Drain and rinse in cold water for a few minutes for easy handling. Wearing rubber or latex gloves, cut both ends of the beets and slip off the skin.

Slice or dice beets, then return to the cooking pot with a small dab of butter or olive oil. Heat over moderate heat while shaking the pan. Season with nothing more than a shake of salt and few grinds of pepper. Serves 4 as a side dish.

Stir-fried vegetables

When you have several kinds of fresh vegetables available stir-frying is an easy and tasty option. Preparation does take some time, but can be done in advance. Cooking takes minutes.

The beauty of stir-frying is that you can substitute whatever vegetables you have on hand. But be sure every item is fresh. And be sure never to stir-fry longer than 2 or minutes. Exception: Dense-root vegetables may take up to 5 minutes.

3 tablespoons vegetable or chili oil

1 small yellow onion, peeled and cut into small wedges (or 4 scallions, greens included, chopped coarse)

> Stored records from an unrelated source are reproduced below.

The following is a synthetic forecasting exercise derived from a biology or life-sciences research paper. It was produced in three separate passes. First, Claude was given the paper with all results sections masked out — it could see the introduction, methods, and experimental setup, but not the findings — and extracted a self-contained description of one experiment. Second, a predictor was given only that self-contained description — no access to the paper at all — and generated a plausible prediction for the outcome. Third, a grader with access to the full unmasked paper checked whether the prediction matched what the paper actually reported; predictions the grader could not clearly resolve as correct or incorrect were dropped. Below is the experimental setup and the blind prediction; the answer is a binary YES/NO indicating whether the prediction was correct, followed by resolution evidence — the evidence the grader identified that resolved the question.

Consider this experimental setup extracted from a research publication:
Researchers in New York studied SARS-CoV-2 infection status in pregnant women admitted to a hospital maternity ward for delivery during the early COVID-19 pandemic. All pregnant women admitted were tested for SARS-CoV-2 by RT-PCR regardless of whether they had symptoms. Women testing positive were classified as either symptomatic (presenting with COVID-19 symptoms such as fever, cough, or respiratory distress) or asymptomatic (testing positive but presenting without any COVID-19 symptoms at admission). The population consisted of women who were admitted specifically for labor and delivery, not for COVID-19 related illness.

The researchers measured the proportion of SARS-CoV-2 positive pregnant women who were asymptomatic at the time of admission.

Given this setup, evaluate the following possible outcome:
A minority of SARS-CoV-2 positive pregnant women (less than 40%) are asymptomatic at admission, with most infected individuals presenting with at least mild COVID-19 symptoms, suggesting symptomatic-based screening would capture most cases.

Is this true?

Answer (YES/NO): NO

1/2 green pepper, cut into coarse strips

1/2 red pepper, cut into coarse strips

1 medium summer squash, sliced

3 cloves garlic, finely minced

1 teaspoon freshly grated ginger

1/2 cup snow peas, strings removed

1 cup bean sprouts, rinsed with hot water

1 bunch of sturdy green leaves (kale, chard, bok choy, or napa cabbage), coarsely chopped

1/2 teaspoon salt

1/2 teaspoon sugar

2 tablespoons soy sauce

1 teaspoon sesame oil

Line up ingredients in the order they will be cooked, from slower-cooking items to lighter vegetables last (as arranged above). Mix salt, sugar, soy sauce, and sesame oil in a small bowl.

Heat a wok or large sauté pan over high heat. When hot and smoking (about a minute), add oil, swirl around, add onion and stir-fry for 30 seconds. If using scallions, stir-fry for only 15 seconds. Keep them moving continuously.

Quickly add peppers and squash, stir-fry for 1 minute. Add garlic and ginger, stir-fry for a few seconds then toss in snow peas, bean sprouts, and greens, stir-frying for another minute.

Drizzle in soy sauce mixture, stir, remove from heat and serve over steamed rice. Serves 4.